WASHINGTON (AllPolitics, Dec. 31) -- Many new federal and state laws go into effect on Jan. 1. Here is a sampling of laws for the New Year:

Federal Laws

  • The 2.3 percent federal pay raise passed by Congress takes effect. Members of the House and Senate, along with Cabinet members and federal judges, will be entitled to at least an additional $3,000 a year. Base pay is $133,000 a year for a legislator. It's Congress' first pay raise since 1993.

  • Car leases will get a bit more honest under Federal Reserve Board regulations. Car dealers are required to provide customers with a disclosure form that spells out the costs and terms of the lease, including what the car will be worth after your lease expires. The lease also must detail additional charges for exceeding mileage limits.

  • Two new IRAs, or Individual Retirement Accounts, become available, though the "retirement" name is becoming outdated. Education IRAs can be opened for children, with a maximum of $500 a year invested. Roth IRAs allow a maximum of $2,000 invested per contributor.

  • A $1,500 federal tax credit for college students takes effect. Some schools postponed tuition deadlines so students would qualify under the law's effective date.

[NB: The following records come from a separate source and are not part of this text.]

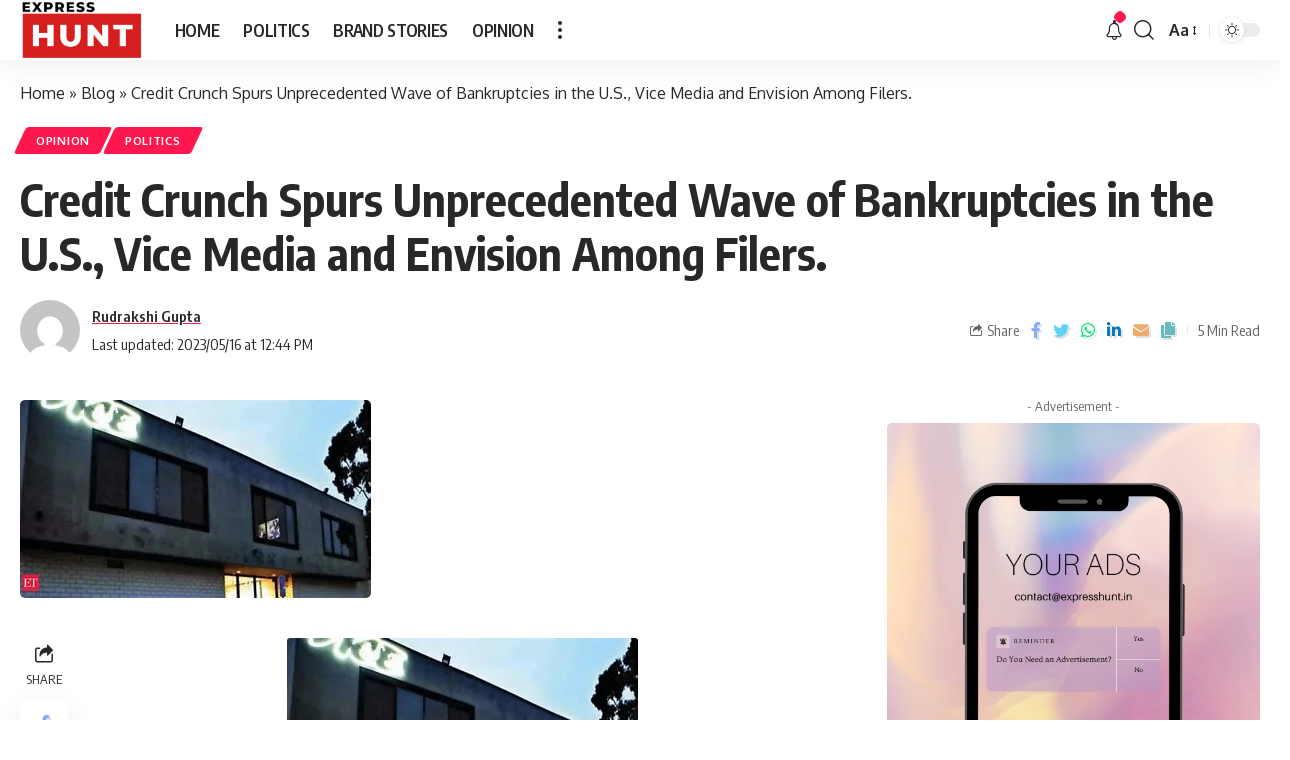

--- FILE ---
content_type: text/html; charset=utf-8
request_url: https://www.google.com/recaptcha/api2/aframe
body_size: 267
content:
<!DOCTYPE HTML><html><head><meta http-equiv="content-type" content="text/html; charset=UTF-8"></head><body><script nonce="72mpxTY9I9bDqvDM2aJLZw">/** Anti-fraud and anti-abuse applications only. See google.com/recaptcha */ try{var clients={'sodar':'https://pagead2.googlesyndication.com/pagead/sodar?'};window.addEventListener("message",function(a){try{if(a.source===window.parent){var b=JSON.parse(a.data);var c=clients[b['id']];if(c){var d=document.createElement('img');d.src=c+b['params']+'&rc='+(localStorage.getItem("rc::a")?sessionStorage.getItem("rc::b"):"");window.document.body.appendChild(d);sessionStorage.setItem("rc::e",parseInt(sessionStorage.getItem("rc::e")||0)+1);localStorage.setItem("rc::h",'1768349761118');}}}catch(b){}});window.parent.postMessage("_grecaptcha_ready", "*");}catch(b){}</script></body></html>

  • A revised estate tax law allows the transfer of a family-owned business to heirs tax free to a limit of $1.3 million. The previous limit for a tax-free inheritance was $600,000.

  • New regulations included in the 1998 federal budget provide that any doctor who accepts a private fee from a Medicare beneficiary must stop treating all Medicare patients for two years.

  • States that failed to meet the Oct. 1, 1997, deadline for employing two-parent families on welfare will begin to be penalized by the federal government.

  • Federal Communications Commission (FCC) regulations on what foreign phone companies can charge for overseas calls are changing. The changes reportedly will reduce the average cost of an overseas call to 20 cents a minute from 88 cents a minute over six years.

  • The FCC also begins providing subsidies to schools, libraries and rural health clinics for Internet hookups. Funded under the Telecommunications Act, $675 million is provided for the first half of 1998.

State Laws

California:

  • The minimum penalty for running a red light is boosted from $104 to $270.

  • The penalty for furnishing liquor to minors jumps to a mandatory $1,000 and 24 hours of community service.

  • Skateboarding and in-line skating are defined as "hazardous recreational activities," making cities and counties immune to lawsuits from people injured on public property while engaged in them.

  • The amount of time a car alarm can continue blaring before the car is towed away is cut from 45 to 20 minutes.

  • Insurance companies are prohibited from discriminating against victims of domestic violence.